START Data below
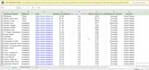 do expert data mining, excel data cleaning, and manual data entry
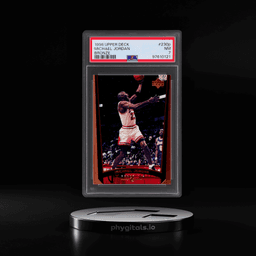1998 Upper Deck Bronze Michael Jordan #230P 68/100 PSA 7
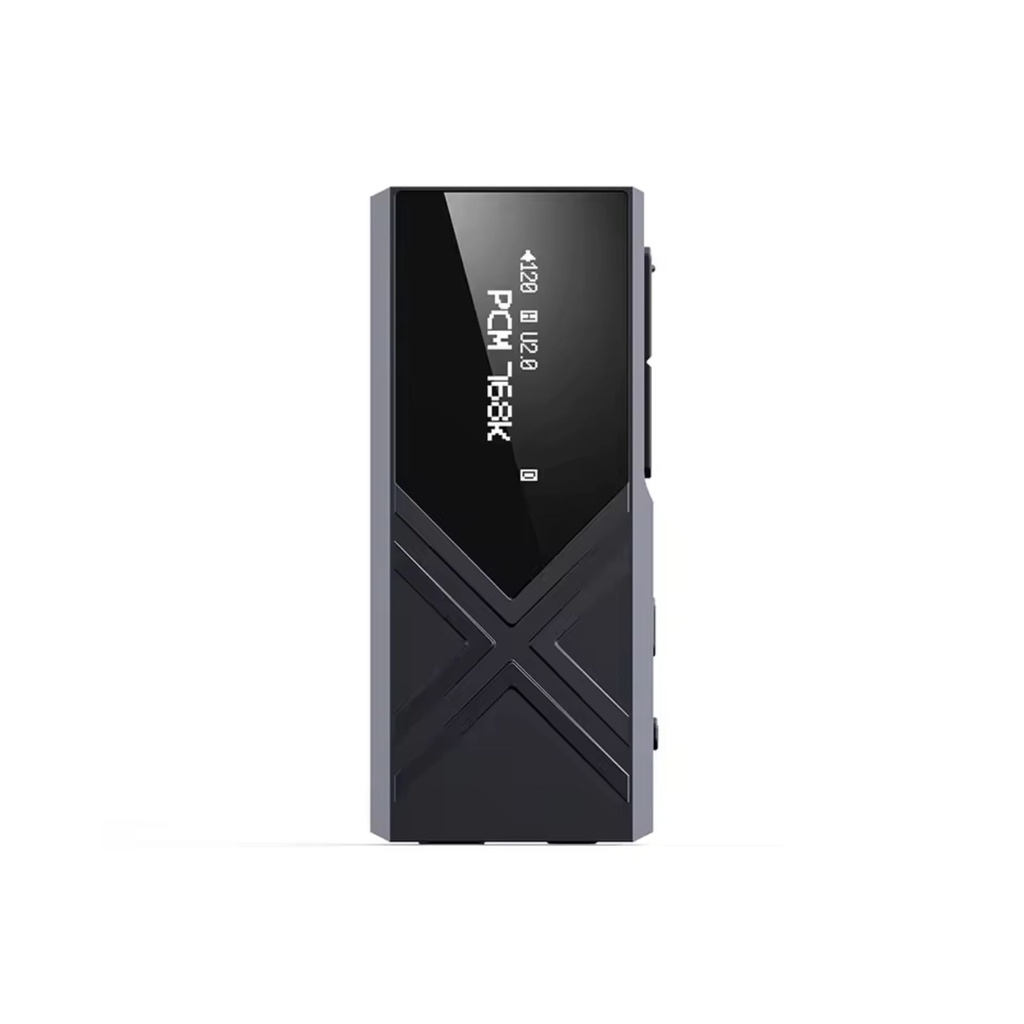 FiiO KA17: DAC/AMP Balanceado Flagship | 650mW Potencia | Dual ES9069Q | Amplificación THX AAA 78+ | Pantalla OLED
END Data below
▶ Requirement
Transcribe all the lines above exactly; any image among them is skipped.

▶ Your response
 do expert data mining, excel data cleaning, and manual data entry
1998 Upper Deck Bronze Michael Jordan #230P 68/100 PSA 7
 FiiO KA17: DAC/AMP Balanceado Flagship | 650mW Potencia | Dual ES9069Q | Amplificación THX AAA 78+ | Pantalla OLED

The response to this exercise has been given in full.